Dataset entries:
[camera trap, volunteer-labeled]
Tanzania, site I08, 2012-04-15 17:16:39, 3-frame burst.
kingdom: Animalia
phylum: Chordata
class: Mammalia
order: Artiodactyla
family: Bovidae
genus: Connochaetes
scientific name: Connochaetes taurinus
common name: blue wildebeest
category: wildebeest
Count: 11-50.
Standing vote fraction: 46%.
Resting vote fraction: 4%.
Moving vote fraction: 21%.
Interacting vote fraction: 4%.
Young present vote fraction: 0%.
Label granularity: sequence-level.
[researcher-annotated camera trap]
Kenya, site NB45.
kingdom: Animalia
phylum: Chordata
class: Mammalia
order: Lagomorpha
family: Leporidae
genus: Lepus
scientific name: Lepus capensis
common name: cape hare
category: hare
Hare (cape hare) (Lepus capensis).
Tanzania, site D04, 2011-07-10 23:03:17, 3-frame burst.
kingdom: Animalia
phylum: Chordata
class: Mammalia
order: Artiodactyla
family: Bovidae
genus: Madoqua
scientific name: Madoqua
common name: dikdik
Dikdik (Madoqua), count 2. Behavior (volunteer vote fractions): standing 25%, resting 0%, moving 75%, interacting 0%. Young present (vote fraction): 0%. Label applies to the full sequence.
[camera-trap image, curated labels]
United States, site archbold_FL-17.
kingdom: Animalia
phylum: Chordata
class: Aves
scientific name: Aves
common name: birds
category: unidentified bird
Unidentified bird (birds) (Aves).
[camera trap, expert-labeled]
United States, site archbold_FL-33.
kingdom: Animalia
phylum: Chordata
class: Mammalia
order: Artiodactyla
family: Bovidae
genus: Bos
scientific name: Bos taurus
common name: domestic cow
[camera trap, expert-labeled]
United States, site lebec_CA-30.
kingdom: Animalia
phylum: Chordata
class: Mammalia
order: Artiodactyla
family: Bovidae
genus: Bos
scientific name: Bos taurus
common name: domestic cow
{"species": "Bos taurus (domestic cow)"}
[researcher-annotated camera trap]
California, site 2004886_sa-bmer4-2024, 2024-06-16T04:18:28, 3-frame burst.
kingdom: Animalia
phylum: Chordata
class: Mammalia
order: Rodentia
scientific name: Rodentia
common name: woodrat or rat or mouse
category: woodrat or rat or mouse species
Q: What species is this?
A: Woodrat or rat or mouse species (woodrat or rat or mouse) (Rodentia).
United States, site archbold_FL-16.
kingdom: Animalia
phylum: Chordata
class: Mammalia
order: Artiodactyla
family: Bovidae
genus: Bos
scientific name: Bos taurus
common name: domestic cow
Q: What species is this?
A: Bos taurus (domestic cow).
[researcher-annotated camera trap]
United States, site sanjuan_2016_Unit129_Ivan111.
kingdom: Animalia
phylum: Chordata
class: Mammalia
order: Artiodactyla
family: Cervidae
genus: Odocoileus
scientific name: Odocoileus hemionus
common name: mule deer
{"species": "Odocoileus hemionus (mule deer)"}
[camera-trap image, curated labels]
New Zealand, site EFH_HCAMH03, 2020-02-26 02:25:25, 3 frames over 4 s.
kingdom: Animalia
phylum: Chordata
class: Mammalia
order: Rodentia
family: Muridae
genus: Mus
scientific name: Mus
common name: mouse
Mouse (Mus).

Try it:
All of the records above are to be copied exactly.

Task solution:
[camera trap, volunteer-labeled]
Tanzania, site I08, 2012-04-15 17:16:39, 3-frame burst.
kingdom: Animalia
phylum: Chordata
class: Mammalia
order: Artiodactyla
family: Bovidae
genus: Connochaetes
scientific name: Connochaetes taurinus
common name: blue wildebeest
category: wildebeest
Count: 11-50.
Standing vote fraction: 46%.
Resting vote fraction: 4%.
Moving vote fraction: 21%.
Interacting vote fraction: 4%.
Young present vote fraction: 0%.
Label granularity: sequence-level.
[researcher-annotated camera trap]
Kenya, site NB45.
kingdom: Animalia
phylum: Chordata
class: Mammalia
order: Lagomorpha
family: Leporidae
genus: Lepus
scientific name: Lepus capensis
common name: cape hare
category: hare
Hare (cape hare) (Lepus capensis).
Tanzania, site D04, 2011-07-10 23:03:17, 3-frame burst.
kingdom: Animalia
phylum: Chordata
class: Mammalia
order: Artiodactyla
family: Bovidae
genus: Madoqua
scientific name: Madoqua
common name: dikdik
Dikdik (Madoqua), count 2. Behavior (volunteer vote fractions): standing 25%, resting 0%, moving 75%, interacting 0%. Young present (vote fraction): 0%. Label applies to the full sequence.
[camera-trap image, curated labels]
United States, site archbold_FL-17.
kingdom: Animalia
phylum: Chordata
class: Aves
scientific name: Aves
common name: birds
category: unidentified bird
Unidentified bird (birds) (Aves).
[camera trap, expert-labeled]
United States, site archbold_FL-33.
kingdom: Animalia
phylum: Chordata
class: Mammalia
order: Artiodactyla
family: Bovidae
genus: Bos
scientific name: Bos taurus
common name: domestic cow
[camera trap, expert-labeled]
United States, site lebec_CA-30.
kingdom: Animalia
phylum: Chordata
class: Mammalia
order: Artiodactyla
family: Bovidae
genus: Bos
scientific name: Bos taurus
common name: domestic cow
{"species": "Bos taurus (domestic cow)"}
[researcher-annotated camera trap]
California, site 2004886_sa-bmer4-2024, 2024-06-16T04:18:28, 3-frame burst.
kingdom: Animalia
phylum: Chordata
class: Mammalia
order: Rodentia
scientific name: Rodentia
common name: woodrat or rat or mouse
category: woodrat or rat or mouse species
Q: What species is this?
A: Woodrat or rat or mouse species (woodrat or rat or mouse) (Rodentia).
United States, site archbold_FL-16.
kingdom: Animalia
phylum: Chordata
class: Mammalia
order: Artiodactyla
family: Bovidae
genus: Bos
scientific name: Bos taurus
common name: domestic cow
Q: What species is this?
A: Bos taurus (domestic cow).
[researcher-annotated camera trap]
United States, site sanjuan_2016_Unit129_Ivan111.
kingdom: Animalia
phylum: Chordata
class: Mammalia
order: Artiodactyla
family: Cervidae
genus: Odocoileus
scientific name: Odocoileus hemionus
common name: mule deer
{"species": "Odocoileus hemionus (mule deer)"}
[camera-trap image, curated labels]
New Zealand, site EFH_HCAMH03, 2020-02-26 02:25:25, 3 frames over 4 s.
kingdom: Animalia
phylum: Chordata
class: Mammalia
order: Rodentia
family: Muridae
genus: Mus
scientific name: Mus
common name: mouse
Mouse (Mus).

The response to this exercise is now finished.